All of the above simulations provide good insights on downburst wind field. However, none of these studies discussed the turbulent characteristics (such as turbulent intensities, length scales, spectra, and peak factors) of the flow near the ground. These characteristics are essential to quantify peak loads on structures including TLs and their responses as indicated by Chen and Letchford (2004a, b), Chay and Albermani (2005), Chay et al. (2006), Holmes et al. (2008) and Kwon and Kareem (2009). Holmes et al. (2008) analyzed the velocities of a downburst event recorded at the Wind Science and Engineering Research Center at Texas Tech University (Gast-Orwig and Schroeder 2005) and obtained the turbulent characteristics of the event. Unfortunately, these characteristics are for open terrain exposure only and limited to the locations where the velocities were measured. Detailed turbulent characteristics of downburst events happening over various terrain exposures typically encountered by TLs are still missing and this is one of the aspects covered in this thesis.
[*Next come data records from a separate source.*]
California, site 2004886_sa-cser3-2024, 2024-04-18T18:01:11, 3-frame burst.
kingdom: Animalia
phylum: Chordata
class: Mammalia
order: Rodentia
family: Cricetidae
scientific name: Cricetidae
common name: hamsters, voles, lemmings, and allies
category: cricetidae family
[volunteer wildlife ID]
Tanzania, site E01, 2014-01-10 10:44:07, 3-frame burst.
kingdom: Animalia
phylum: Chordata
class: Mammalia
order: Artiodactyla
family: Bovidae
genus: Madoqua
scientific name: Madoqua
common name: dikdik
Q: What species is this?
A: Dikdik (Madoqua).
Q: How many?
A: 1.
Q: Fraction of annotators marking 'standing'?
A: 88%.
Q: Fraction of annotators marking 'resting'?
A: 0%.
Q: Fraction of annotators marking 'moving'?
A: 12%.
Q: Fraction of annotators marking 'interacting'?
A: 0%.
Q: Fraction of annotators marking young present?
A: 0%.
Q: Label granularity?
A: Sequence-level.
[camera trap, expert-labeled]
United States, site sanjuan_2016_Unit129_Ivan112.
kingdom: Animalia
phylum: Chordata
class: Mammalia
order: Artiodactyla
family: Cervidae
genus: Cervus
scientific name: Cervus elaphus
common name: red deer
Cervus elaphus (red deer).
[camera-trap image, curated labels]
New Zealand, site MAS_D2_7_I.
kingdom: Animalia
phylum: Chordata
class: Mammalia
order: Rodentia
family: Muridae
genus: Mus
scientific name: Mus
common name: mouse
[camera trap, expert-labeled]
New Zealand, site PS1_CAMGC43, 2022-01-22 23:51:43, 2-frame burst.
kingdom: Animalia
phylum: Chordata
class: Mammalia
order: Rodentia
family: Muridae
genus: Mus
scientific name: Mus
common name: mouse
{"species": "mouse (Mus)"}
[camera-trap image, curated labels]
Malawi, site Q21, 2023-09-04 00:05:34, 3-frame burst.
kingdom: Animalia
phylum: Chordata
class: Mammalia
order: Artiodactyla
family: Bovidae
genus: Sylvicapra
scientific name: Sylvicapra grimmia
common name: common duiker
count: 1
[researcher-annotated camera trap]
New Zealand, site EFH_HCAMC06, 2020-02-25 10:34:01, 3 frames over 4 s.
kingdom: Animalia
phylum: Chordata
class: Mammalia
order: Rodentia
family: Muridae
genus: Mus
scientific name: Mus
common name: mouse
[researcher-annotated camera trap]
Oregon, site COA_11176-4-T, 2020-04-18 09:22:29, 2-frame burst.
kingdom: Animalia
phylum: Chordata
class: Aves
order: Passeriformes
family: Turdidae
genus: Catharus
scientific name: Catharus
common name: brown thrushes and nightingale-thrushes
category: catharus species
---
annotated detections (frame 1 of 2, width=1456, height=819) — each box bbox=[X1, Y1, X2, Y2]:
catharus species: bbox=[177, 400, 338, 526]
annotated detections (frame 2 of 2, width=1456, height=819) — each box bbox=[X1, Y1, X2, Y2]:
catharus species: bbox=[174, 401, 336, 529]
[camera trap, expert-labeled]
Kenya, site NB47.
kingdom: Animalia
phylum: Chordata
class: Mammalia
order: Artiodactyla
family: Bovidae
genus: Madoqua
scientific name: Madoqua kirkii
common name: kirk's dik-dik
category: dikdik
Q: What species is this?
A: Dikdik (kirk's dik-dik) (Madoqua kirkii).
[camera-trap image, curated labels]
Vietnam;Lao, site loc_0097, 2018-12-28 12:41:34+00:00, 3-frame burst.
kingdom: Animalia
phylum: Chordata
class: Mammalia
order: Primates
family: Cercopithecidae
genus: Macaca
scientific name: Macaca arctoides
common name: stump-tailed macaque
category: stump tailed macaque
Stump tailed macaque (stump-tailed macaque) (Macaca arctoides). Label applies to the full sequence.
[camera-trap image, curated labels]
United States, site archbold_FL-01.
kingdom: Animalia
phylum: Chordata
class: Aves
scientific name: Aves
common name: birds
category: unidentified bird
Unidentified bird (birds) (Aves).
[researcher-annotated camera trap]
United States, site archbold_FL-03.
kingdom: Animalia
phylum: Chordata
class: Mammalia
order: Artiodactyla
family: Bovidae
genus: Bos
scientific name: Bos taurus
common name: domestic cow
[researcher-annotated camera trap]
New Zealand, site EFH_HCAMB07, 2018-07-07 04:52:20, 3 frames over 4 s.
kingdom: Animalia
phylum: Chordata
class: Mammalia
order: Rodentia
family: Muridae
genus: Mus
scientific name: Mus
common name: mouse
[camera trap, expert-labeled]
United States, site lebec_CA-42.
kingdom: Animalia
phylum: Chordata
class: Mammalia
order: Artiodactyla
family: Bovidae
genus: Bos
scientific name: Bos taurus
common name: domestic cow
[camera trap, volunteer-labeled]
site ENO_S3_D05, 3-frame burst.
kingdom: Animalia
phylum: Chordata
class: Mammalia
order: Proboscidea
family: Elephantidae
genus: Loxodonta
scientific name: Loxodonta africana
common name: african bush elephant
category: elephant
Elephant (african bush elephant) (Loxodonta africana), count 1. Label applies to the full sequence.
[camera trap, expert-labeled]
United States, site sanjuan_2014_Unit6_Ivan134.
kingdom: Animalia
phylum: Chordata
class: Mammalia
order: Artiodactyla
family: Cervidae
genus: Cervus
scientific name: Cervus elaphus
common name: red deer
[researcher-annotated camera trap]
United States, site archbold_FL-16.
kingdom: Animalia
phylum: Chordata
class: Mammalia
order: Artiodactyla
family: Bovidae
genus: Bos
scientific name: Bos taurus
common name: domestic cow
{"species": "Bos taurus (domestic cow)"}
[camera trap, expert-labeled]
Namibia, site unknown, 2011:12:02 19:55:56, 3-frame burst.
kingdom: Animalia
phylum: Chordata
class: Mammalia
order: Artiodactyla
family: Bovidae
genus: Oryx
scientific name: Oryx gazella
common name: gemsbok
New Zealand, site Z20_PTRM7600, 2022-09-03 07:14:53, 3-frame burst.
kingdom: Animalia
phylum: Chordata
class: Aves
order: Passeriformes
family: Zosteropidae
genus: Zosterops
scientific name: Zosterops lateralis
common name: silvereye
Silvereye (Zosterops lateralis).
Obtaining the turbulent characteristics can be achieved using a high resolution LES with a careful modeling of terrain roughness. As mentioned earlier, terrain roughness was commonly modeled using wall functions which provide a constraint on the maximum roughness that can be modeled. This constraint has a significant effect especially when detailed flow characteristics close to the ground is needed. Methods such as terrain

following coordinates, immersed boundary methods (IBM) and canopy models do not have limitation on the roughness that can be modeled. However, they do not allow for modeling a terrain exposure with a prescribed aerodynamic roughness z0, which is needed for obtaining the turbulent characteristics of downbursts acting on different exposures. There is a need for a new method capable of modeling a prescribed aerodynamic roughness in LES without imposing a constraint on the roughness that can be modeled, and this is one of the topics covered in the thesis.